Appendix 9.
(495) [St. Thomas' illustrated phantasms]
St. Thomas often uses the phrases, illustrari phantasmata, abstrahere phantasmata, to indicate two operations of the acting intellect (S.T. I, q. 79, art. 4; I, q. 85, art. 1, ad 4). What is the proper meaning of the metaphorical expression, illustrari phantasmata? If I am not mistaken, it corresponds, as I have suggested, to universalisation, that is, the operation which forms ideas when phantasms present themselves, and thus enables sensile things to be understood. Undoubtedly illustrating them is a very happy way of describing the way our intelligence adds the idea of being to felt things which alone makes them intelligible, or clear, to the intellect. However, some passages of Aristotelian philosophers could render this interpretation doubtful, and lead us to believe that the two phrases do not always possess a clear, precise meaning. It would even seem that the phrase to abstract is often used to indicate the universalisation of ideas.
Nevertheless, careful consideration would seem to show that the passages in question can be given an adequate meaning.
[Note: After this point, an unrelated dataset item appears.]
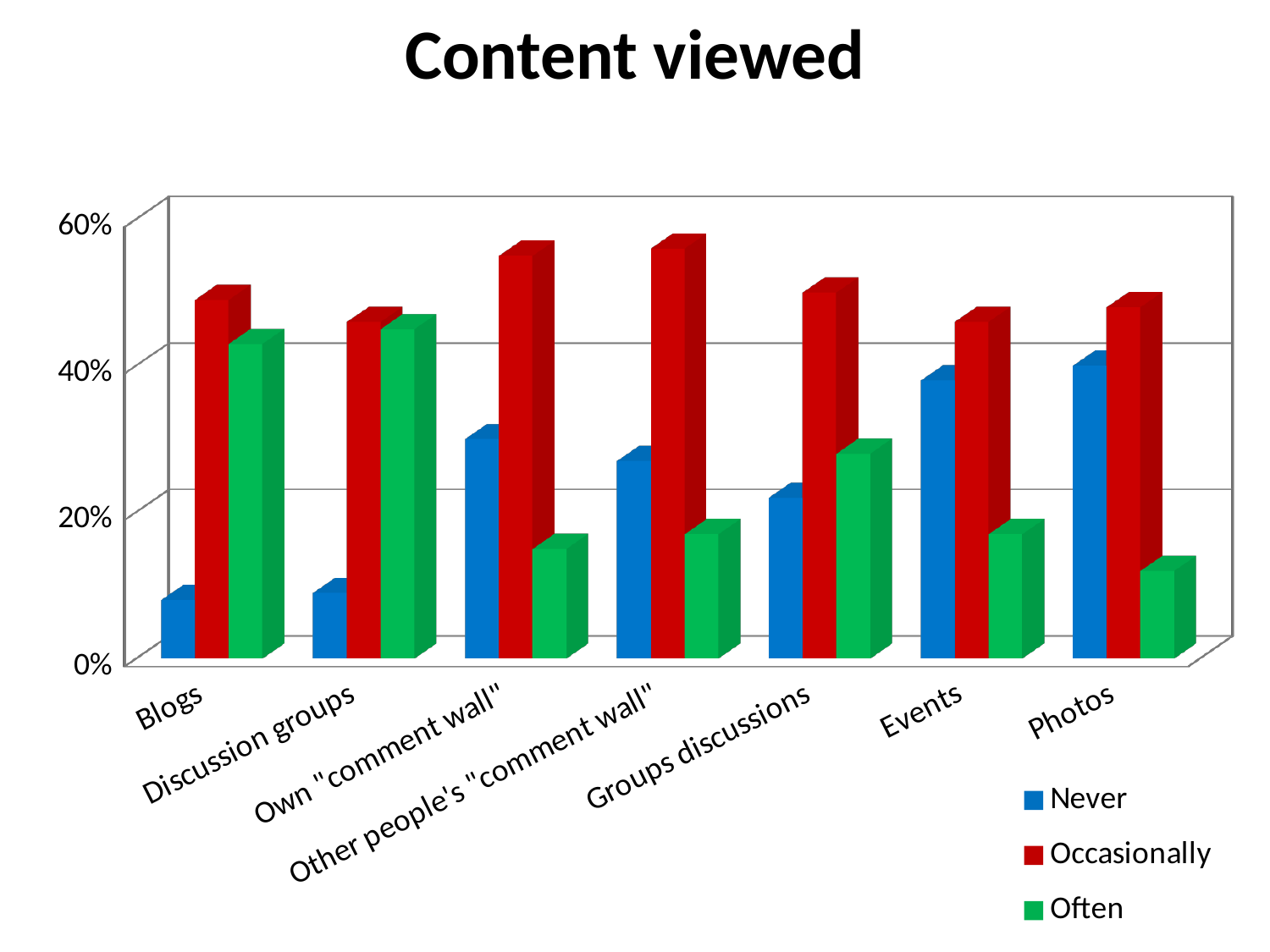
Which is larger: the "Often" value for Blogs or the "Often" value for Photos? Blogs For Blogs, which series has the highest value? Occasionally How many series does the legend list? 3 Is the "Never" value for Blogs greater or less than 20%? less What is the title of the chart? Content viewed For Photos, which series has the lowest value? Often Is the "Often" value for Photos greater or less than 20%? less How many content categories are shown on the x axis? 7 What kind of chart is shown on the slide? bar chart Is the "Occasionally" value for Own "comment wall" greater or less than 40%? greater Which colour represents the "Often" series? green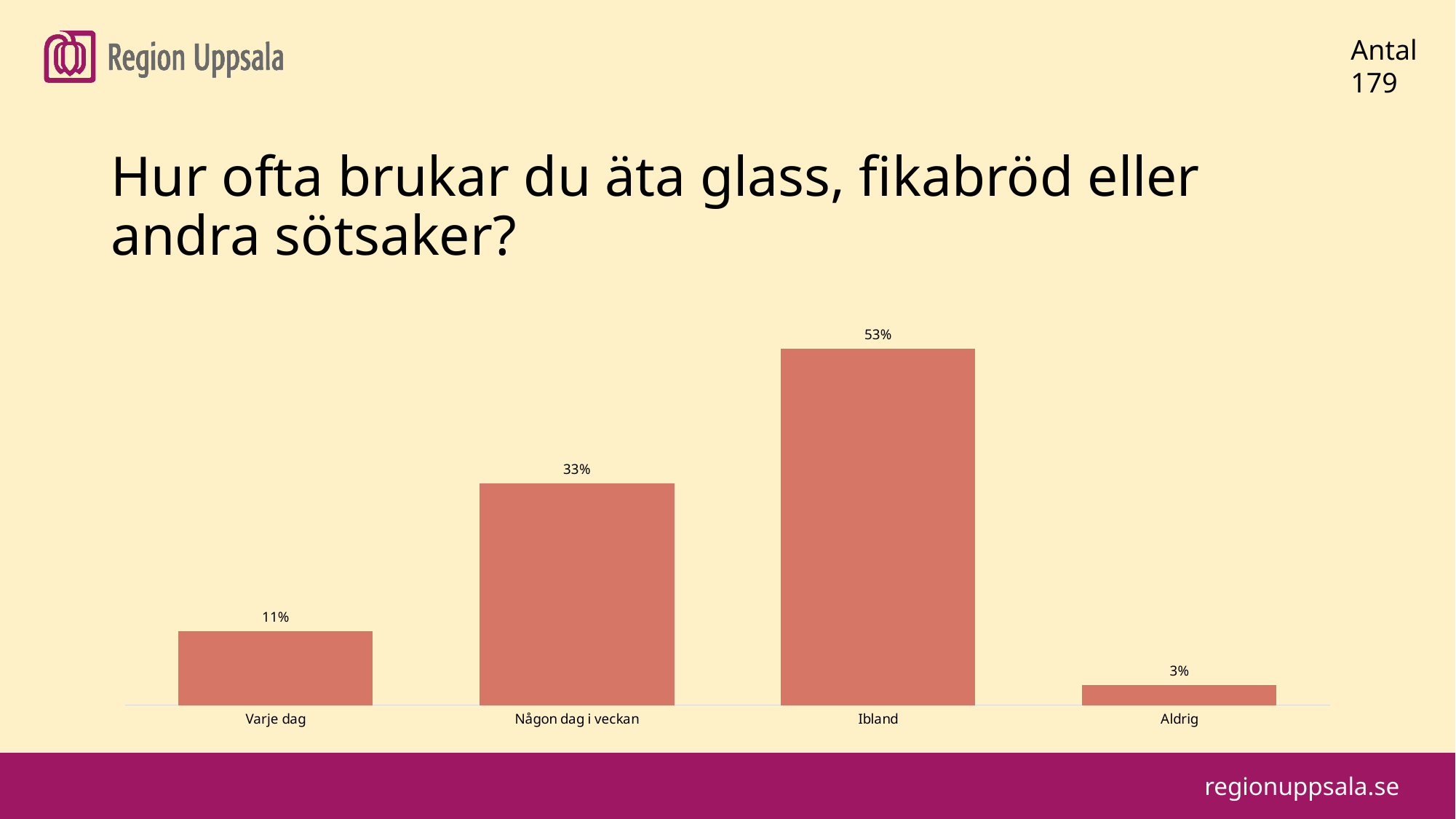
What is the value for Någon dag i veckan? 33% What is the value for Ibland? 53% What kind of chart is shown on the slide? Bar chart What is the value for Aldrig? 3% Which is larger, the value for Varje dag or the value for Någon dag i veckan? Någon dag i veckan How many categories are shown in the chart? 4 Which category has the lowest value? Aldrig What is the value for Varje dag? 11% What is the difference between the values for Ibland and Någon dag i veckan? 20% Which category has the highest value? Ibland What is the number of respondents (Antal) shown on the slide? 179 What is the difference between the values for Varje dag and Aldrig? 8%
For example, this is how St. Thomas describes the two operations, illustration and abstraction: 'The phantasms are illuminated by the acting intellect, and the intelligible species abstracted from them by power of the acting intellect. They are illuminated by the acting intellect because its power is such that what is intelligible is abstracted from the phantasms, just as the sense part gains in strength from being joined to the intellect. The acting intellect abstracts the intelligible species from the phantasms in so far as, through the acting intellect, we can consider the nature of various species stripped of their individuality, in accordance with the likenesses informing the possible intellect' (S.T., I, q. 85, art. 1, ad 4).
What does St. Thomas mean when he says that the sense part gains in strength (efficitur virtuosior) through being joined to the acting intellect, and moreover gains the power which renders the phantasms capable of undergoing the abstraction that provides the intelligible species, or ideas, of things? It is not difficult to recognise the nature of this power if we know what enables us to abstract the specific natures of things (the ideas), and I think I have shown what this is. As I said, the sensations or images (phantasmata) are united to the idea of being and to judgment on the thing's subsistence. In this way, intellectual perception is determined according to the individuals perceived by the sensations (phantasmata). The specific ideas of things are drawn precisely from the intellective perception (through a twofold type of abstraction: first, that by which the judgment indicating real things is removed; second, that by which individual conditions are set aside) in order to arrive at universal, pure and separate ideas. It seems clear that St. Thomas' illustrated phantasms correspond perfectly to what I have called intellective perceptions.